ST online Forum, 17 April 2015
Do more to curb unethical workplace practices
What are the main underlying causes of workplace unhappiness? Is it just about kickbacks? (“Workers urged to report bosses demanding kickbacks”; yesterday).
There are all kinds of harassment and bullying at workplaces.
Some bosses ask for sexual favours; others ask for a regular cut of the pay, a pay rise or sales commission, when foreigners are employed.
Such practices will affect workplace morale and productivity.
I hope the Manpower Ministry will make it mandatory for all employment agencies and workplaces to display signs encouraging employees to provide feedback on malpractices.
We must make greater efforts to stamp out illegal workplace practices if we wish to improve our productivity.
Tan Kok Tim
N Nagesh and Tan Kok Tim are among many concerned Singaporeans who deplore the present situation.
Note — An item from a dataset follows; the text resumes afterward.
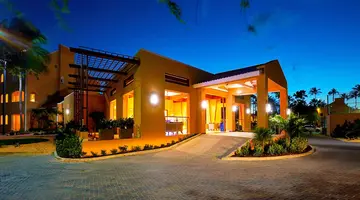 Egzotyka Light - Aruba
Coming up soon on this website is a story about a worker who, refusing to obey an order by his boss to carry out unsafe work, was assaulted. An engineer from another contracting firm at the same site video’d the assault and offered the video to the worker in support of his complaint.
The issue of kickbacks and abuses is one that troubles the general public. But why does it persist? As pointed out by TWC regularly, a large part of the answer lies in the regulatory system designed by the State that enhances rather than reduce workers’ vulnerability.